Servant Leadership in Islamic Religion
Allah mentioned, “And We made them chiefs (leaders) who guide by Our command, and We inspired in them the doing of good deeds and the right establishment of worship and the giving of alms, and they were worshippers of Us (alone)” (Qur’an). When reading about Quran, a servant leader leads from the laws and ways of Allah. They don’t bear the freedom to satisfy their personal needs or pressure of others. Islam leadership is helps the behavior and attitudes of the people who follow and maintain their goals of the company (Adlouni and Sweidan, 2007). The servant leader needs to be visionary and spiritual so that they can help others to work towards achieving their group’s achievment.
In Islam leadership looks a lot on doing good for other’s for Allah’s sake, and for the Muslims. (Kader, 1973). This says that a servant leadership is supposed to be able to see the psychological between the servant leader and the ones that follower. A servant leader needs be able to give protection to others and help them in doing what’s right to give credit when credit is due. Chowdhury (2002) a servant leader in Islam is seen to serve and be a guardian (Adnan, 2006).
Khalif says that there is principles of Islamic leadership that one must compiled by Muslim authors over the years. Adnan has a list of the nine leadership components, which are principles of servant leadership in the Islam community.
African Culture and Servant Leadership
Three studies have been formed to bring the concept of servant leadership in Africa. One study servant leadership with 27 South African leaders, a theory by Patterson was studied and another by Nelson. Nelson pointed out the effectiveness of Ubuntu, the South African leaders in government and in business of companies. Nelson says the servant leadership model by Patterson would help the leaders in South African.
Another study was by Koshal, which focused on the acceptability of servant leadership with 25 leaders and supervisors from Africa. Koshal seen the relationship of the Harambee culture in Kenya to Patterson’s model in being a servant leader. Koshal paid attention to the acceptability and applicability of Patterson’s by the leaders to see how the servant leadership modeled in different cultural settings.
The last study is by Hale and Fields, this compared servant leadership was studied in the US and in Ghana. Hale and Fields looked at the leaders on how effective they were how they carried out by the leaders in the two countries. This study was said that a servant leader isn’t looked at in Ghana as much as it is in the United States.

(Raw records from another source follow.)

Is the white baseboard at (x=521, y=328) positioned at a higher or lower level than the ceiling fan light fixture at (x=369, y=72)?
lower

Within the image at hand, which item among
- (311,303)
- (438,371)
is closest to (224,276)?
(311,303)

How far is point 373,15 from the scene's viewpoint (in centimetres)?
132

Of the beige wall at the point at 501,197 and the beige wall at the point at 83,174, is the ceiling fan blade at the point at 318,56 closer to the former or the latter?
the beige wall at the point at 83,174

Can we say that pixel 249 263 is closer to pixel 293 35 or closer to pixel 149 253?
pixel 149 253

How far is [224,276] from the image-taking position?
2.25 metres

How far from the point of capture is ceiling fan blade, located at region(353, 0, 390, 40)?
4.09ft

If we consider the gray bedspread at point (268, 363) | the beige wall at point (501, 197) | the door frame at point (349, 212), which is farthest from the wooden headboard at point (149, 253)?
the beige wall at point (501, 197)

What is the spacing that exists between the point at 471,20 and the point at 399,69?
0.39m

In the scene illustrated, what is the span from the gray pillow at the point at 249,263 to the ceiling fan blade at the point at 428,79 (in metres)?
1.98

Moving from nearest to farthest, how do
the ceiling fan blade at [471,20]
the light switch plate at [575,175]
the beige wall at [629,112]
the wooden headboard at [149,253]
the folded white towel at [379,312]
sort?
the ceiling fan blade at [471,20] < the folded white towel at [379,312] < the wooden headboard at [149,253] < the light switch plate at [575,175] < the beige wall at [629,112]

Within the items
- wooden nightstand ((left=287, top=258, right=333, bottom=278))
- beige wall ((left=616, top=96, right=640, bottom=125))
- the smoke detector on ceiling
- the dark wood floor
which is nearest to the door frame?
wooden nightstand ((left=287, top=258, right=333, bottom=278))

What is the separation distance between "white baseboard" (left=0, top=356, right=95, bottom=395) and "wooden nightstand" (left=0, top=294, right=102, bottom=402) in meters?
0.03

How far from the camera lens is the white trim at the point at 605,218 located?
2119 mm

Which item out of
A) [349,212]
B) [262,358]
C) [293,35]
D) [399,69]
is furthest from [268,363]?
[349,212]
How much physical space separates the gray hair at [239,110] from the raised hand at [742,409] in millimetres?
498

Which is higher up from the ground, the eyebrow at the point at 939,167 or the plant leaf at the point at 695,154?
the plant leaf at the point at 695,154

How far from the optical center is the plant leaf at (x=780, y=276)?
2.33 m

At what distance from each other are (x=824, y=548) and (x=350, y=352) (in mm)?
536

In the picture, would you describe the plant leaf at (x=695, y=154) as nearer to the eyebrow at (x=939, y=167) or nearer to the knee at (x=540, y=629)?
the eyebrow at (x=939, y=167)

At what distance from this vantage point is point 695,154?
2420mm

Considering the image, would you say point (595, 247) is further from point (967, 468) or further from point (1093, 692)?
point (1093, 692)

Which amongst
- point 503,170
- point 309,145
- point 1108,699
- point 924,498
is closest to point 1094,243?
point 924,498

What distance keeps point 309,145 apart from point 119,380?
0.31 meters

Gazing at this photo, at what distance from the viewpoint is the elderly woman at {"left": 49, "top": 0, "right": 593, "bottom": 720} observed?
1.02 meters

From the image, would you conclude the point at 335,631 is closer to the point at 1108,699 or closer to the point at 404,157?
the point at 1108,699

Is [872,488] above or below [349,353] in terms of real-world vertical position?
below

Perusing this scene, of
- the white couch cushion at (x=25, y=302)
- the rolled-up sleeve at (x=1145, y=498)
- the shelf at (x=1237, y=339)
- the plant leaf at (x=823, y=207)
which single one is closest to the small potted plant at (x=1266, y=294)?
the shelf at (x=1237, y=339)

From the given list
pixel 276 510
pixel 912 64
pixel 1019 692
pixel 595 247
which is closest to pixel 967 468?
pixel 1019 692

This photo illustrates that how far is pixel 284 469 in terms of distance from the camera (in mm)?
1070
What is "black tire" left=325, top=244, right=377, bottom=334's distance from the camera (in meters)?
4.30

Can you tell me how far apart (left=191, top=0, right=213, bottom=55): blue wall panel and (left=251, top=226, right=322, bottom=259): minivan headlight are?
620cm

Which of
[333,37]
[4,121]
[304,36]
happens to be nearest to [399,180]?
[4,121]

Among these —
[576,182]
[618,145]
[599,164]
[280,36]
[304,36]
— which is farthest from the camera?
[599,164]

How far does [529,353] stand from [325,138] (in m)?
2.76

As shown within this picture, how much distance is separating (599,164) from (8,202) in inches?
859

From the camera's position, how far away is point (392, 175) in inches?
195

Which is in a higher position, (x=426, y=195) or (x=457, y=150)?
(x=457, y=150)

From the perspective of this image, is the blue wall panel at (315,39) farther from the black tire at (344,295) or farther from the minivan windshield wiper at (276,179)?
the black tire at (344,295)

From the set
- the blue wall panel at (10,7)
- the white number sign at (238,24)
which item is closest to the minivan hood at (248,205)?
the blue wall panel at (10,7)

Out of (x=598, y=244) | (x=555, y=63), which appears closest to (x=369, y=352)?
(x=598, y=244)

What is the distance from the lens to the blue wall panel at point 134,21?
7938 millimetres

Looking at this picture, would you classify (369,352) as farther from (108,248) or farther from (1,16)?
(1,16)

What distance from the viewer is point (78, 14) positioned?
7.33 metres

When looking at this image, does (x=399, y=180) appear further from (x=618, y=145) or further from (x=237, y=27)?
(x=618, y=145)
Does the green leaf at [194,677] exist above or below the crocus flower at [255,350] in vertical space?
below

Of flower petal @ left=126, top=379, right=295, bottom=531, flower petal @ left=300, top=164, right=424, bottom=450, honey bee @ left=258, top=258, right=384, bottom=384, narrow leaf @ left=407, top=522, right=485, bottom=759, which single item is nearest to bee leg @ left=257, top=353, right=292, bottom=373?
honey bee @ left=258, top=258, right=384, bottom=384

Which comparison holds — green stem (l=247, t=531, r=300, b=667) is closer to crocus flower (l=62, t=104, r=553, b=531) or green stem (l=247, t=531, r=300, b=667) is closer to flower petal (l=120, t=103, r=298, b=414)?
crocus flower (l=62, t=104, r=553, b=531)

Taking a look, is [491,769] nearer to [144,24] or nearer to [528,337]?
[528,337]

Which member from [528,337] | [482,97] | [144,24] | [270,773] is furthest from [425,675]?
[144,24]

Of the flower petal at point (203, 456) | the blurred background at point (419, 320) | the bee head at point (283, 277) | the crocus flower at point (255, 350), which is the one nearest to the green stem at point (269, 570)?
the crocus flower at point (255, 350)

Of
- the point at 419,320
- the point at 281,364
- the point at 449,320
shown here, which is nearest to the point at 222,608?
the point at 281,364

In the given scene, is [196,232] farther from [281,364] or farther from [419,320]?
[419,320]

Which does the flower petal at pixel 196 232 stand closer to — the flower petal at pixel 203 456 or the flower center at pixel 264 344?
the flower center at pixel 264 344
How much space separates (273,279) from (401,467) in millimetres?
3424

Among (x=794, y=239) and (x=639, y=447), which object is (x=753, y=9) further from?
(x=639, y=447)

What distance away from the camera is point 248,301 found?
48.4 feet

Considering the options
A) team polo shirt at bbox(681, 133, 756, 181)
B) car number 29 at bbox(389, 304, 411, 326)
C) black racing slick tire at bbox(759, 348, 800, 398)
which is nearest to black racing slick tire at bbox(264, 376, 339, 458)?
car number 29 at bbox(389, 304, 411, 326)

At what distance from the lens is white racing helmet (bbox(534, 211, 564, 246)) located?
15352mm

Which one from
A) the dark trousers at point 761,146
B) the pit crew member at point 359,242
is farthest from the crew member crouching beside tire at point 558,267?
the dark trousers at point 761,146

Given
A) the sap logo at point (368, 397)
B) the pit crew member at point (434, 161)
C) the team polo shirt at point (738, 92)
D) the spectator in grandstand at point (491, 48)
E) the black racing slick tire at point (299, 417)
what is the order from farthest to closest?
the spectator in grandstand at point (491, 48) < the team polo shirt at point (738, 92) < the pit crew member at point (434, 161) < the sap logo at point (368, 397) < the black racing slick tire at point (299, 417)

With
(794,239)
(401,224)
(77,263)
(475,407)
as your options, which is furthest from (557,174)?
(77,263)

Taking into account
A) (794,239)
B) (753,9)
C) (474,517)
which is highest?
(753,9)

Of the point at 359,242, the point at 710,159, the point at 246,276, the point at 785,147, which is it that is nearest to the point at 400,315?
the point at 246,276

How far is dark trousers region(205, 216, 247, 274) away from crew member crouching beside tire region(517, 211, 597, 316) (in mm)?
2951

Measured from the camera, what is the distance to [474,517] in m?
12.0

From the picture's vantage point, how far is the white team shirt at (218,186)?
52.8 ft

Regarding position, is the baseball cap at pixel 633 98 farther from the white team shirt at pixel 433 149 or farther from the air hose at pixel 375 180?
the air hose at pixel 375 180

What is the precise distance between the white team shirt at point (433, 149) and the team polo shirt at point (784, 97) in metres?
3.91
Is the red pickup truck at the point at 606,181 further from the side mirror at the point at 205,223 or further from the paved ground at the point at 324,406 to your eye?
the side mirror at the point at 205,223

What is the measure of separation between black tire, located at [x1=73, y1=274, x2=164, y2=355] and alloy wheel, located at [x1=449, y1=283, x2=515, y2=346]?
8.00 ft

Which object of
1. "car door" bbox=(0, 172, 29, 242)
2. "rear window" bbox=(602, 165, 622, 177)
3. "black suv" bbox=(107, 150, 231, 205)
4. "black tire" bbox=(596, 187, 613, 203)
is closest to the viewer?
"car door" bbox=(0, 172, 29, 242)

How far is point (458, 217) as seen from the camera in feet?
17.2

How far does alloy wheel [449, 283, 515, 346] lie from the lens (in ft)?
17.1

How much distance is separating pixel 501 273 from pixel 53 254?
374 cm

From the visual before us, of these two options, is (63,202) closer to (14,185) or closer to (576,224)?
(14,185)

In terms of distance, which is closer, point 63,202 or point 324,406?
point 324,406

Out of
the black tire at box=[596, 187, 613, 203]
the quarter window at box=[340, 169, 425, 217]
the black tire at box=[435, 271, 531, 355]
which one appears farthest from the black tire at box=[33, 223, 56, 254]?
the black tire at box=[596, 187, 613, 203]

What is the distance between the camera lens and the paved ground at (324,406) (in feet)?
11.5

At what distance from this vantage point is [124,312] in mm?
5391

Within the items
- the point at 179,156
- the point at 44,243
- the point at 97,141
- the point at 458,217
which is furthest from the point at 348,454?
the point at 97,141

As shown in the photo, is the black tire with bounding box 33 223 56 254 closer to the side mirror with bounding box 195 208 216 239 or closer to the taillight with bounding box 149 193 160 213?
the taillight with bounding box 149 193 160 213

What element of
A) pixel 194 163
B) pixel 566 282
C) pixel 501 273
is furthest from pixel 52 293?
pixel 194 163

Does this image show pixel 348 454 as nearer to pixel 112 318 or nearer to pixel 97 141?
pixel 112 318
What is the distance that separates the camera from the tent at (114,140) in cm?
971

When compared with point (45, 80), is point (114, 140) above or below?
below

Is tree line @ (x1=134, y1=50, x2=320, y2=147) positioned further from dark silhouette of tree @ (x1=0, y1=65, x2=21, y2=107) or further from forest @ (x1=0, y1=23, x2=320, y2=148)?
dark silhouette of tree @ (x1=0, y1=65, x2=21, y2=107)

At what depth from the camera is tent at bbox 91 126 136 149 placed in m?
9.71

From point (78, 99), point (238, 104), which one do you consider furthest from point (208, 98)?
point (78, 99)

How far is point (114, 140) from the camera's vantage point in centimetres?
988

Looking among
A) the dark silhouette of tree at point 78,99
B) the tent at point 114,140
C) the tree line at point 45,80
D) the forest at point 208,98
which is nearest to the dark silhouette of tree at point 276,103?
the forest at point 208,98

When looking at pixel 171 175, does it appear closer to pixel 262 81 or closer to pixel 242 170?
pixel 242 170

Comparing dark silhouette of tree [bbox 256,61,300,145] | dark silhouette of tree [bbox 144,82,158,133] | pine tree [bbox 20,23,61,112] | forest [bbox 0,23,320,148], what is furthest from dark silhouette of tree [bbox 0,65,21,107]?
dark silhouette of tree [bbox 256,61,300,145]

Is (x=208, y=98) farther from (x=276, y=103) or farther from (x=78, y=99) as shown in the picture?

Ubuntu, is used with Bantu people of Central, which is the philosophical view of human relations, which is the importance of the shared community. Humanistic looks at the this as relationship, respect and compassion are the big part of what addressed and or said by the philosophy of Ubuntu. Desmond Tutu, is a African leader that practices on reconciliation.
Survival is a big part of the philosophy of Ubuntu which is practiced in African culture and it shares their resources with everyone mutual benefits and concern for existence (Pouvan, et al., 2006). This is a survival that is from the Ubuntu culture that’s cares about the people around them.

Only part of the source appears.